**WHAT IS BEING ASKED**
Below are records; print only the lines from the line containing "In this photo, of" to the end, both included, reproduced exactly and without the pictures.

-- BEGIN INFORMATION GIVEN --

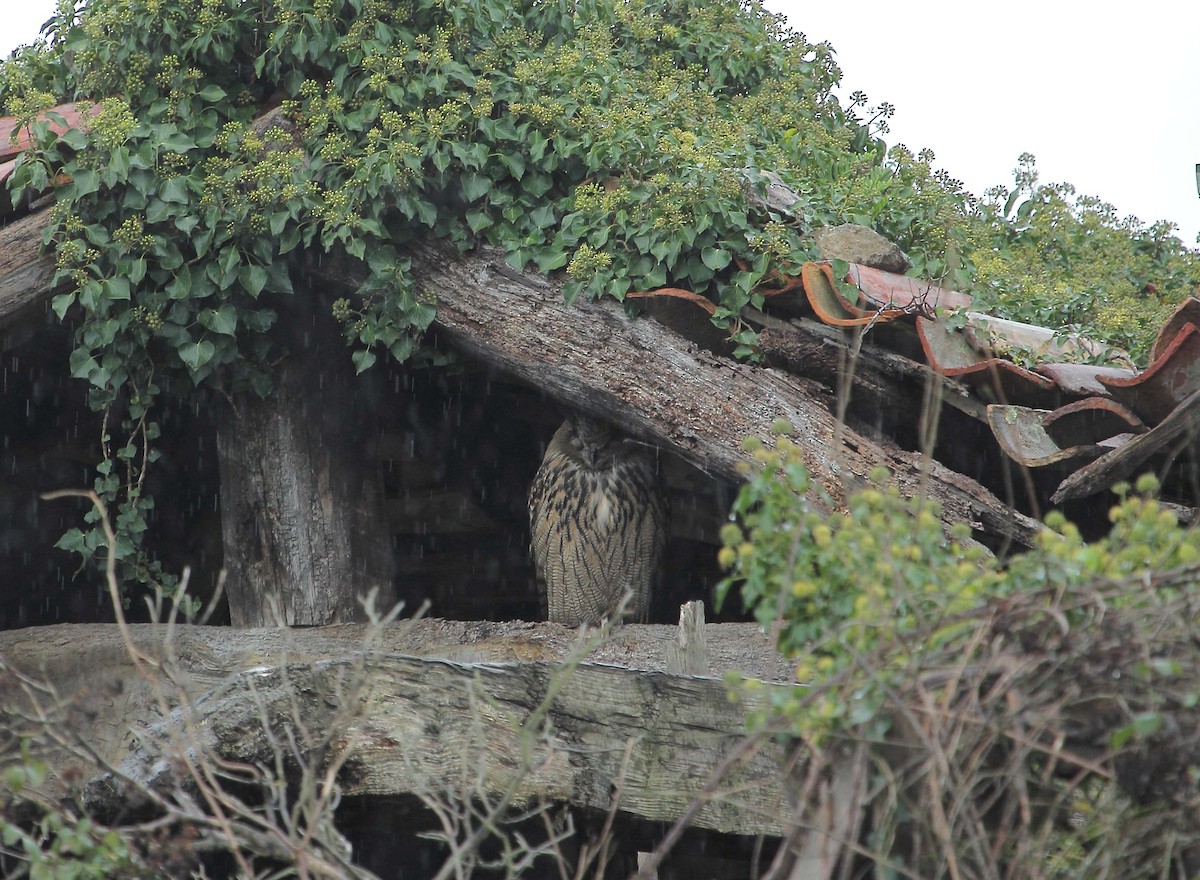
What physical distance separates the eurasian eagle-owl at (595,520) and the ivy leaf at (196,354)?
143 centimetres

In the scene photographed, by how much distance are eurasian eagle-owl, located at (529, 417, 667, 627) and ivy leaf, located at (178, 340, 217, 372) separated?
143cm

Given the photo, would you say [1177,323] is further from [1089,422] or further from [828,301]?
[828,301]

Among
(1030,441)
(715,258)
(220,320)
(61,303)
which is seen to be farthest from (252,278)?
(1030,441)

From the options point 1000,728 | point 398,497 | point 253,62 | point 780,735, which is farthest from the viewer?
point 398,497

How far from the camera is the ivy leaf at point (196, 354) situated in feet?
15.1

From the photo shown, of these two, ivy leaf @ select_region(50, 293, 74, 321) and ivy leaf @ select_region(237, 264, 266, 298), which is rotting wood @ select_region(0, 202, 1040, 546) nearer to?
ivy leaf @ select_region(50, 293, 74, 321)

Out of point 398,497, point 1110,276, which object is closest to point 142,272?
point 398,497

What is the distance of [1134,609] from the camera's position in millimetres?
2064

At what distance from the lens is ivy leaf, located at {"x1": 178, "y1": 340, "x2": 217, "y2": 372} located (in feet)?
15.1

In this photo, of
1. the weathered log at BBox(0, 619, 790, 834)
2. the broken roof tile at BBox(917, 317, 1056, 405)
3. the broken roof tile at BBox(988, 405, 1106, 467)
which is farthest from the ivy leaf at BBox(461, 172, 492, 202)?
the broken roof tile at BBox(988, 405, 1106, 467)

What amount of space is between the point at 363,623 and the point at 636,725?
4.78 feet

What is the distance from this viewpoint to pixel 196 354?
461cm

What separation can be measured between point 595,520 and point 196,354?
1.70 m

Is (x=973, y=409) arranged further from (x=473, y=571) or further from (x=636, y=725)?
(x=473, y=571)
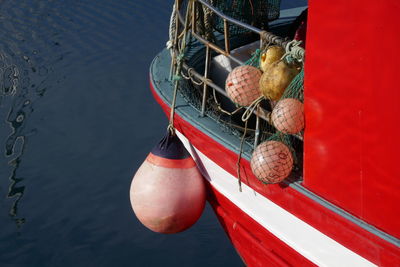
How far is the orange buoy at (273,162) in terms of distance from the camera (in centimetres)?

-- END INFORMATION GIVEN --

**ANSWER TO THIS EXERCISE**
In this photo, of
1. the weathered log at BBox(0, 619, 790, 834)
2. the broken roof tile at BBox(917, 317, 1056, 405)
3. the broken roof tile at BBox(988, 405, 1106, 467)
which is farthest from the ivy leaf at BBox(461, 172, 492, 202)?
the broken roof tile at BBox(988, 405, 1106, 467)

What amount of space is between the point at 363,623 and the point at 636,725?
4.78 feet

What is the distance from this viewpoint to pixel 196 354?
461cm

What separation can be measured between point 595,520 and point 196,354?
1.70 m

Is (x=973, y=409) arranged further from (x=473, y=571) or further from (x=636, y=725)?
(x=473, y=571)
How far is the orange buoy at (273,162) in terms of distance from the camera (in centimetres)?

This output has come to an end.